ARDA USKAN

ARDA USKAN

Tarihi 26 Kasım 2011

Ali Taran'ı yargılamadan önce...

Selma Desmond hakkın rahmetine kavuştu. Yine ortalık yıkılıyor. Çift boşanıp, Ali'nin akabinde evlenmesinde, adamı darağacına yollamışlardı, şimdi artık 'cesedinin' üzerinde zıplarlar. Ama haksızlık ederler...
Nedenlerini, Taran ile Selma hanımın ilişkinin ta başından itibaren sıralayalım o zaman; Bir kere Ali-Selma çiftinin aşkları bundan yıllar ama yıllar önce bitmişti. Yani kara çalı yeni gelin Ayşe henüz bebekken. Çünkü bu onların zaten ikinci nikahlarıydı.
İlişkileri bittiği için boşanmışlar ama Selma hanımın ısrarıyla yeniden nikah tazelemişlerdi. Bu ikinci nikahı da sürdürense sadece Taran'ın 'vicdan' duygusuydu. Yani ortada 'üzerine saadet inşa edilen' mutlu bir evlilik zaten yoktu. İkincisi Ali 60 yaşında, bir aşk yakalamış. Bu durumda neden beklesin? Her an hepimizin başına bir şey gelebilir bu ülkede. 'Beş ay daha bekleyemezler miydi?' deniyor ya, yani rahmetli eşinin 5 ay içinde rahmetli olacağını daha önceden kestirenler... O diyenlere soruyorum; Nereden biliyorsunuz, ya uzun yıllar yaşasaydı? (Keşke yaşasaydı tabii de...) Veya tam tersi, Ali o birilerini mutlu edecek (!) kararı alıp, Ayşe ile nikahlarını erteleseydi de ertesi gün kafasına tuğla düşüp ölseydi? Ne diyecektik o zaman? "Vah vah adam aşkına doyamadan gitti!" Ama kader bu işte, birileri gidiyor birileri kalıyor. Üçüncü olarak gelelim şu 'maddi yardım etmedi' suçlamalarına. Siz düşünebiliyor musunuz, bir koca boşanırken üçdört lüks ev veriyor karısına ama sonra kalkıp üç kuruşluk kanser ilacının parasını ödemiyor? Bu arada ilaçlar üç kuruş değil elbet ama Taran'ın geliri yanında öyle... Ayrıca bu Ali salak mı, ilaç parasını ödemeyecek de medyanın diline düşecek? Her neyse Taran'ın şirket muhasebesi her ay 20 bin artı tüm giderlerini karşılıyordu rahmetlinin.

Veri kayıtları:
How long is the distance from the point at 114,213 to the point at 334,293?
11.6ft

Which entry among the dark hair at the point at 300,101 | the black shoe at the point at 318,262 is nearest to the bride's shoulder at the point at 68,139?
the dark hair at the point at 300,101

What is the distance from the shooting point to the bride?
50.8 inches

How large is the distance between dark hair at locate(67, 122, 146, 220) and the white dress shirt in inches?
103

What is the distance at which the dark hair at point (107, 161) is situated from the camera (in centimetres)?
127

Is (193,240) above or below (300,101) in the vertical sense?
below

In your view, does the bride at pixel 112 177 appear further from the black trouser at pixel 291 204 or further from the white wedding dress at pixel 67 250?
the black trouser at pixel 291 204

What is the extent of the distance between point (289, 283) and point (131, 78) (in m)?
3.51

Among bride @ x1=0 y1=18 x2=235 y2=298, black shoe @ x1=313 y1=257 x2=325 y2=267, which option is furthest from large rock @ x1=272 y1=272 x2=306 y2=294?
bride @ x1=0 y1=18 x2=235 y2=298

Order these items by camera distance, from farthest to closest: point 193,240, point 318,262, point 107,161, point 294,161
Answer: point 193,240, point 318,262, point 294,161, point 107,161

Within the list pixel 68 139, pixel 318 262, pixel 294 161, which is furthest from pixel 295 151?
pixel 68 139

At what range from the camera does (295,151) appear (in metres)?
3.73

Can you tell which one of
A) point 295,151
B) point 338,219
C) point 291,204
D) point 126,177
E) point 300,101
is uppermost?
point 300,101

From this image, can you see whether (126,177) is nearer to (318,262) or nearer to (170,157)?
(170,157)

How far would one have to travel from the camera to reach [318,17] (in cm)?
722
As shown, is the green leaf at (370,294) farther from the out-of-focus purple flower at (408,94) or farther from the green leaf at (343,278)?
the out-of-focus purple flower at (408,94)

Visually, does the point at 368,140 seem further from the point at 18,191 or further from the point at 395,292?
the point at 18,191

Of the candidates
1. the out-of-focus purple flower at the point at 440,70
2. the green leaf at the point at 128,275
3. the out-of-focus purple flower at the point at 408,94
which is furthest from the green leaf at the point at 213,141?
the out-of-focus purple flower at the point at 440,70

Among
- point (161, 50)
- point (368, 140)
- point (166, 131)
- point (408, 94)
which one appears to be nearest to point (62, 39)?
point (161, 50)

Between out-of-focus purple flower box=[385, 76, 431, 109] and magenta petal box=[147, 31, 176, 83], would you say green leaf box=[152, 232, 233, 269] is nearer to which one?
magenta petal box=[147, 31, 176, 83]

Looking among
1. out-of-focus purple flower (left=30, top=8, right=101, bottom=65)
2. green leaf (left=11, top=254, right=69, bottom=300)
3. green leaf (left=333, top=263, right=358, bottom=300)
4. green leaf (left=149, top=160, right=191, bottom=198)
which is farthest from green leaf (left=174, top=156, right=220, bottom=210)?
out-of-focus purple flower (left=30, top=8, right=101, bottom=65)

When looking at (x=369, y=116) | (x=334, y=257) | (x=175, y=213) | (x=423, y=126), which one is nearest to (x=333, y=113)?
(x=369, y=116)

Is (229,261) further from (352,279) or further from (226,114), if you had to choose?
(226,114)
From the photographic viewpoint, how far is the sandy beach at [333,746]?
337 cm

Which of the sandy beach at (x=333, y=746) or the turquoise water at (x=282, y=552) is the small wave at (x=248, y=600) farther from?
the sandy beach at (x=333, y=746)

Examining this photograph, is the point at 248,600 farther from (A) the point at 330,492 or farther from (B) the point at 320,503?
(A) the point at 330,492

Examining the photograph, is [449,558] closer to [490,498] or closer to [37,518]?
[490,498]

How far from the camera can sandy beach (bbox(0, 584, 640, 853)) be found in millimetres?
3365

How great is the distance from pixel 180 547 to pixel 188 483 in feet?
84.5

Hedefiniz: Ali Taran ile Selma Desmond'un boşanmasını konu alan köşe yazısının devamını yazın.

Görev yanıtı:
Meraklısına makbuzlar gösterilebilir.
Zaten aksi olsaydı oğulları bu gün Ali'nin yanında yer almaz, babasını reddederdi.
Dördüncü
sırada Selma Taran'ın dostları var... Hepsi demeç verdi; "Selma ilaç alamadığı için tedavisi aksadı" diye. Peki niye siz karşılamadınız o zaman? Hepinizin hali vakti yerinde! Ya da rahmetlinin sigortalı olmaması mümkün mü?
Hadi çalışmadı diyelim, özel sigorta yapmayı da akıl edemediler; Taran şirketlerinden sigortalı yapılmadığını nereden biliyorsunuz?
Beş; tabii işin en hassas noktası, 'kanser hastası bir kadının yarı yolda bırakılması... 'Peki siz hiç kanser hastası insana bakmanın ne kadar meşakkatli, sinir yıpratıcı bir şey olduğunu biliyor musunuz? Hele bir de kemoterapi alıyorsa? Ve bilir misiniz kemo gören insanların huyunun-suyunun değişip, hırçın, tahammülsüz hatta acımasız olduğunu? Bu arada rahmetlinin, yeni gelin Ayşe için söylediği temenni gibi sözlerini hatırlayın, "Umarım o da kanser olmaz..." Bunlar hep o hastalığın ve tedavinin getirdiği yan etkilerdir.
Ve son sözüm, şu İzmir Tolga denen adama. Kendileri Ali Taran'ın eski iş ortağı-yeni düşmanıdır. Cengiz Semercioğlu'nun programına bağlandı dün. Ve bütün kinini kustu. 'Taran'ın eski eşini yarı yolda bıraktığını, para ödemediğini' anlattı.
Hemen arkasından şunları ekledi sözlerine, ne alakaysa; 'Hıncal Uluç gibileri damat efendiyi haklı gösteren yazılar kaleme almışlar. Hatta Ali'nin nikahında kahkahalar atmış Hıncal.
O zaten bu adamın yazılarını okumaya değer bulmazmış!'
Yani anlayacağınız herkes kendi nefretini haykırıyor.
Aslında bu Tolga Bey'e hiç şaşırmadım, adı üstünde 'eski' ortak!
Ama burada da hata yine Ali Taran'da. Çünkü o çalışma arkadaşlarına büyük payeler verir, havaya sokar.
Sonra da bu insanlar Ali'nin zekasıyla itişmeye başlarlar. Yani bir tür kendi Frankenstein'ını yaratır Ali. Bu da onlardan biri işte.